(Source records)
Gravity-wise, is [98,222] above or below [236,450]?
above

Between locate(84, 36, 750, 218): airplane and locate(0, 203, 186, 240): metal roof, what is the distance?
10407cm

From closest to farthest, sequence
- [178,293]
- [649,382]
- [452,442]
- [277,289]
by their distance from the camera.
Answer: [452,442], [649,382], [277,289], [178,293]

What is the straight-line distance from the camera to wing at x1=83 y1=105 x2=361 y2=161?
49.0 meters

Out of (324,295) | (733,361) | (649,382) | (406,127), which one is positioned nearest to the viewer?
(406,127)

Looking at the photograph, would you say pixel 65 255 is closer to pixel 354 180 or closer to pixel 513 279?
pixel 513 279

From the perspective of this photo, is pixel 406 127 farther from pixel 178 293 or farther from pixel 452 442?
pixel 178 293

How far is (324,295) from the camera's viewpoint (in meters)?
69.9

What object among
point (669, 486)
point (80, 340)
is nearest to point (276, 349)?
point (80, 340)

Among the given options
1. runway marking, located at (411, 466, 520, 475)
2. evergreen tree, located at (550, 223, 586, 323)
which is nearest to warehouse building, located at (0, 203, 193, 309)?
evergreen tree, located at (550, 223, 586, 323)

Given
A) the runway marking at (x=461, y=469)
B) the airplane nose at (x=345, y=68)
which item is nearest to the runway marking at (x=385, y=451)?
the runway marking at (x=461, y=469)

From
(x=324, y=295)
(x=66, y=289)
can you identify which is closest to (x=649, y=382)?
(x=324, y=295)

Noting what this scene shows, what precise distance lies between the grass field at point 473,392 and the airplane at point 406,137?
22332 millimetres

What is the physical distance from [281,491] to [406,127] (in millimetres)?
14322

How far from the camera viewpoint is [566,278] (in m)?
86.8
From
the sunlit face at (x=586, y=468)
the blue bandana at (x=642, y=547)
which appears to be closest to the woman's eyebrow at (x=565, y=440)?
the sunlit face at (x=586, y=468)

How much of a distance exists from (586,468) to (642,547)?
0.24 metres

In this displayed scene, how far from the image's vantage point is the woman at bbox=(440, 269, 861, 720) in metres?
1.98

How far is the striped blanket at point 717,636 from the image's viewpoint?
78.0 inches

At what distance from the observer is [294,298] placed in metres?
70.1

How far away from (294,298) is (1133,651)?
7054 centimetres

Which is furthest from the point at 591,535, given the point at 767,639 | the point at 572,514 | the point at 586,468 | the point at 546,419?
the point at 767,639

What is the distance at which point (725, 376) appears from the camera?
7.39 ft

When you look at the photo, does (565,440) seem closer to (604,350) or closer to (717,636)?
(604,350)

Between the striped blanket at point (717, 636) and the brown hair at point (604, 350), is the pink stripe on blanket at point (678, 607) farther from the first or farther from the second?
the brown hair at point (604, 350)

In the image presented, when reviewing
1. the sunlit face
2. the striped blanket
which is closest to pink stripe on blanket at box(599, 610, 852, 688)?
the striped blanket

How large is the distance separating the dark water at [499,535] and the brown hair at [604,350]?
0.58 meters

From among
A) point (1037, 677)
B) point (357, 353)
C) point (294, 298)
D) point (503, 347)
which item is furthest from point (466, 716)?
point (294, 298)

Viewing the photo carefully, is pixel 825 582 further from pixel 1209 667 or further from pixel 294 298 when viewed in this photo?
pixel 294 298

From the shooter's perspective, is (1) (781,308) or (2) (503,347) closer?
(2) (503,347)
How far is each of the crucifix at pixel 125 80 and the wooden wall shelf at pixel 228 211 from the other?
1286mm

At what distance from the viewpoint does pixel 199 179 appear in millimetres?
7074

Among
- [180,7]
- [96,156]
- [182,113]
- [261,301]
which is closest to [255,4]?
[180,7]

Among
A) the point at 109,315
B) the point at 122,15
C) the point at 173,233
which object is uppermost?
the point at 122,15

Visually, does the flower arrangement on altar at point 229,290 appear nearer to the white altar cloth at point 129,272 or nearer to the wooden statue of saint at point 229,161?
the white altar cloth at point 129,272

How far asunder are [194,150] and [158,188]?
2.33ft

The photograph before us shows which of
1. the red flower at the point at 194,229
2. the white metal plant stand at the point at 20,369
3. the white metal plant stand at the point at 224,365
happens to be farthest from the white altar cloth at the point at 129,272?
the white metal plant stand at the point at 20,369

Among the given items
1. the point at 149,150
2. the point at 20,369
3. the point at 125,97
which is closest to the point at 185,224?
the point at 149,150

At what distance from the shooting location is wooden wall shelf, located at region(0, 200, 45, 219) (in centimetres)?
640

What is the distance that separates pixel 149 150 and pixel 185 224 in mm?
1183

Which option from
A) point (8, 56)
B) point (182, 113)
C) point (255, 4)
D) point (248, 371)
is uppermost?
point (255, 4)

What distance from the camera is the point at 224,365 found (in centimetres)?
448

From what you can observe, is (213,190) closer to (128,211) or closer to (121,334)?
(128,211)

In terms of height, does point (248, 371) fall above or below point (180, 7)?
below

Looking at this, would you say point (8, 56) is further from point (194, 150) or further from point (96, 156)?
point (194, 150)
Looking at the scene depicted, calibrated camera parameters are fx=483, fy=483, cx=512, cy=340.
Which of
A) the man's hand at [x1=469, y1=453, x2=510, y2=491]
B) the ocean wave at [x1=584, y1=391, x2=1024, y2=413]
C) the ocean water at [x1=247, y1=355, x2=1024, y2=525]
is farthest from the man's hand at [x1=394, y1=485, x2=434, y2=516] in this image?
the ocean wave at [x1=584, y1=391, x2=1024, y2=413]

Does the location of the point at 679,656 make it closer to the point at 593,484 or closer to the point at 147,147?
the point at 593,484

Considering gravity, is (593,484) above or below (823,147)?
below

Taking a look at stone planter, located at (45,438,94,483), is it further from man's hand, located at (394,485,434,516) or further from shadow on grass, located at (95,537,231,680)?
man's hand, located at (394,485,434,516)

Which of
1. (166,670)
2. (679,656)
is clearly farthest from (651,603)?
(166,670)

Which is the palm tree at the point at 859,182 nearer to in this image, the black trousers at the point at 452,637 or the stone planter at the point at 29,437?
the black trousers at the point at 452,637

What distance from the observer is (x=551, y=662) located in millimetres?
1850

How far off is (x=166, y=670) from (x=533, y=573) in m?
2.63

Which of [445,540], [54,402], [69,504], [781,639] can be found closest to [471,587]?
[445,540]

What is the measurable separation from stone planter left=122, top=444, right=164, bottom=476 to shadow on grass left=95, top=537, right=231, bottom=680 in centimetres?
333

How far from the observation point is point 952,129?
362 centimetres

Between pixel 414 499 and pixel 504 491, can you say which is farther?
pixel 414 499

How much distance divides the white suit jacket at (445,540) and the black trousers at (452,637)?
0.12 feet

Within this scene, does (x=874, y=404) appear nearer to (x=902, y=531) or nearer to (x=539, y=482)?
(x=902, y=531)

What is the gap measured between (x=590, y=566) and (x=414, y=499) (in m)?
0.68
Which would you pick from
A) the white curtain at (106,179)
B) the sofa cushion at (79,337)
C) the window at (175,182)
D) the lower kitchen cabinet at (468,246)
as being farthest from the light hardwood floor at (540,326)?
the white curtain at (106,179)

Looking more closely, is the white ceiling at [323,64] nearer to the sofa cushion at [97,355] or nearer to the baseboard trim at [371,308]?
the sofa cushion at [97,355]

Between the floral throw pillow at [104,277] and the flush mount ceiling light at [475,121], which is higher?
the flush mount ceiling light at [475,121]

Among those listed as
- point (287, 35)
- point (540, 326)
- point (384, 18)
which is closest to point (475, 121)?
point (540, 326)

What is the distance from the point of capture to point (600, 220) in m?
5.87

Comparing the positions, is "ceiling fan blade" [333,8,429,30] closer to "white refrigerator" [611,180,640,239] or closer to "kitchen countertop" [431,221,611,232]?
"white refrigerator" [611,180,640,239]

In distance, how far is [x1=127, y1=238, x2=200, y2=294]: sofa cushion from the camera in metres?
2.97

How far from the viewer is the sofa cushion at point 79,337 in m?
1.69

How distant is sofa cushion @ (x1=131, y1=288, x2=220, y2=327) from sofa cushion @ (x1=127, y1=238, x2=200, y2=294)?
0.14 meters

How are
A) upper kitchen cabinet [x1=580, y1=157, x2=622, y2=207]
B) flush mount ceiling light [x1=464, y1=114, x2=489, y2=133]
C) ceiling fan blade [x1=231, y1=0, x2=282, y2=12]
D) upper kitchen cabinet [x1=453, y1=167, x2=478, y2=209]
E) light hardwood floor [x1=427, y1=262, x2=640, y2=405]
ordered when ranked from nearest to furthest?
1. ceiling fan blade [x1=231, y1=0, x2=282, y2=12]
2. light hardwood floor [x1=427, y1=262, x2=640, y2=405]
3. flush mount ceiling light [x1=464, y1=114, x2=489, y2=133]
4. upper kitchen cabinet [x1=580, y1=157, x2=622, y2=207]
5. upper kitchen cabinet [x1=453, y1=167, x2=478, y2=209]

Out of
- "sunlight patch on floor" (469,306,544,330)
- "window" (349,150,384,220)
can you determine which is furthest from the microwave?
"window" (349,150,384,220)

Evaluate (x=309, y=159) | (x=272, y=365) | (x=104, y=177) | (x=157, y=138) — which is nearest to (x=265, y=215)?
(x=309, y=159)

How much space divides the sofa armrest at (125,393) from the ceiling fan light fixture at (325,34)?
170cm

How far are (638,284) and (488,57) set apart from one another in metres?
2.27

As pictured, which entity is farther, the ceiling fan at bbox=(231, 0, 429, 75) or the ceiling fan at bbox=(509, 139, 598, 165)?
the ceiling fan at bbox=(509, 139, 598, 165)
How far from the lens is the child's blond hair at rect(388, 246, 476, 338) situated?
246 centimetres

EXERCISE INSTRUCTIONS: Count how many of the lines above contain the string "furthest", with case counting. Give only the number.

TASK SOLUTION: 4